Here are the places where Gotham's cabaret-wise go; the big glitter and glamor joints on the West Side are for visitors only.
However, when the oaf searches for the so-called entertainment district on the East Side, he will not find it. All the patronage is taxi trade—or drop-ins—from the huge neighboring hotels and apartment buildings. There is no East Side Bright Belt.
The East Side is where you find such snooty places as the Stork Club, El Morocco and the Colony; such gay spots as the Copacabana and the Versailles.
Many of the world's finest and most celebrated dining spots snuggle in the section; there are so many, it would be impossible to give even a sketchy list here. One—Chambord—surrounded by tenements and low groggeries, where pheasant breast sells for $16, is regarded the costliest on earth.
Once the term "East Side" connoted poverty.
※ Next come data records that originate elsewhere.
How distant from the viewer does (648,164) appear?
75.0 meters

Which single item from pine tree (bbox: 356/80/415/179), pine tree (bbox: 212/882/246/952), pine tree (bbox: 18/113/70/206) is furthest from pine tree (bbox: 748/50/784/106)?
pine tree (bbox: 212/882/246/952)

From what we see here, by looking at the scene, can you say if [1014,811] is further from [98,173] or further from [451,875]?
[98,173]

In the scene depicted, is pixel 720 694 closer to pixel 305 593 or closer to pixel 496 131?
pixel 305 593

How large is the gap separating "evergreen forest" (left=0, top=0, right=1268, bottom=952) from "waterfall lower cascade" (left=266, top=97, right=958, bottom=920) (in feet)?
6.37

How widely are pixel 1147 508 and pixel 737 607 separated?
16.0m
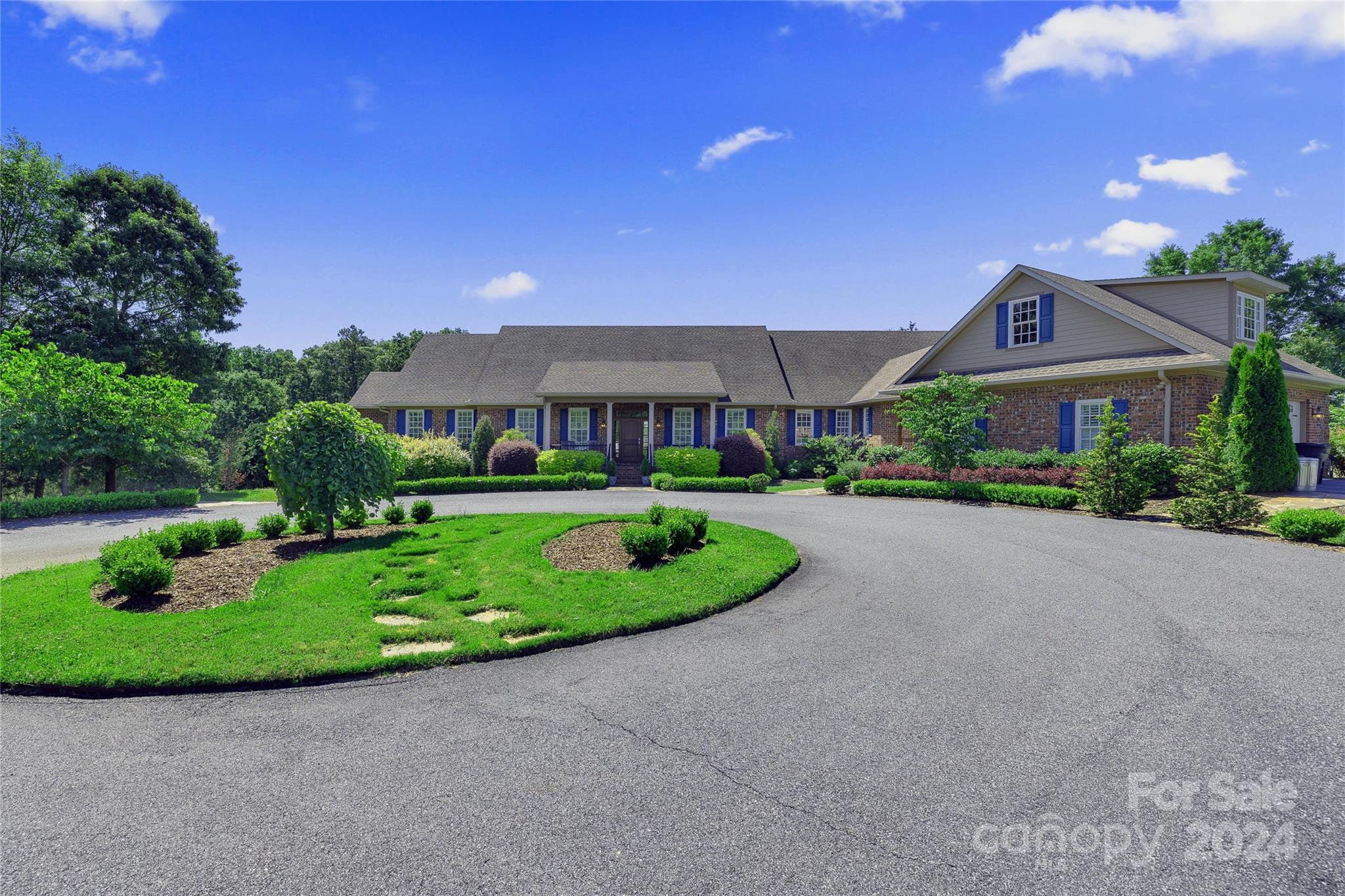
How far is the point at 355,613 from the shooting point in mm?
6297

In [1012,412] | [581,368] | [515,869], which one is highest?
[581,368]

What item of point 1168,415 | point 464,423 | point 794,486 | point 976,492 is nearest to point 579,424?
point 464,423

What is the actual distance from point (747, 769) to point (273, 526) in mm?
9555

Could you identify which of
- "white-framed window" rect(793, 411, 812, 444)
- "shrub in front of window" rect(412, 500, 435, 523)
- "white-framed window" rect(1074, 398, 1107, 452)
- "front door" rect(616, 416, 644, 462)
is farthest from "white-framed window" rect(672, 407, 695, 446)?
"shrub in front of window" rect(412, 500, 435, 523)

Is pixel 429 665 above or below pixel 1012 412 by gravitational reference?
below

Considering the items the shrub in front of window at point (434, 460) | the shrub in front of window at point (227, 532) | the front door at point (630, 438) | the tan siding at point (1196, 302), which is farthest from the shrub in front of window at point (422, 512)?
the tan siding at point (1196, 302)

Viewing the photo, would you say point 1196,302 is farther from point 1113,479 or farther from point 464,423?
point 464,423

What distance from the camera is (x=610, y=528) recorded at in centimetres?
1027

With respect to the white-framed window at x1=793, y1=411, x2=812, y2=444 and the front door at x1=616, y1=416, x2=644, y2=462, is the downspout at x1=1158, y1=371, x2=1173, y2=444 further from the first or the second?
the front door at x1=616, y1=416, x2=644, y2=462

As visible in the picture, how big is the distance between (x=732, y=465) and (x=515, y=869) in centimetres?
2121

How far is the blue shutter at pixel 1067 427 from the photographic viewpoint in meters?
18.2

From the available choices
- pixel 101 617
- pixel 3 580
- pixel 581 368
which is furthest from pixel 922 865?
pixel 581 368

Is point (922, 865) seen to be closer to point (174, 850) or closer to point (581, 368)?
point (174, 850)

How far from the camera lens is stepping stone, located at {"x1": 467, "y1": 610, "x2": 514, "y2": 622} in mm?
6192
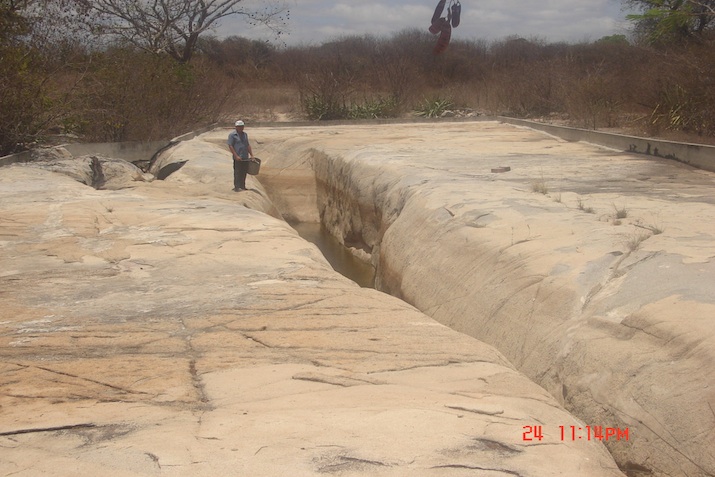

It signified endless miles of filthy streets, lined with rickety tenements in which millions of Europe's dispossessed struggled for a foothold in the land of promise.
Of that East Side—the lower East Side—much remains.
Our present excursus deals only with a wonderland of wealth, a unique Mecca of marble and steel with all the world's riches, that lies above 42nd Street, a creation of recent times—a development in the wake of the electrification of the New York Central tracks, and the opening up of miles of priceless and convenient midtown property to exploitation for residences and office buildings.
This East Side cannot be described in one sentence, nor in one book. It is a Manhattan mélange of money and beauty, prodigality and banality, with haunts and hangouts of every description, from pizzerias for truck-drivers to regal retreats.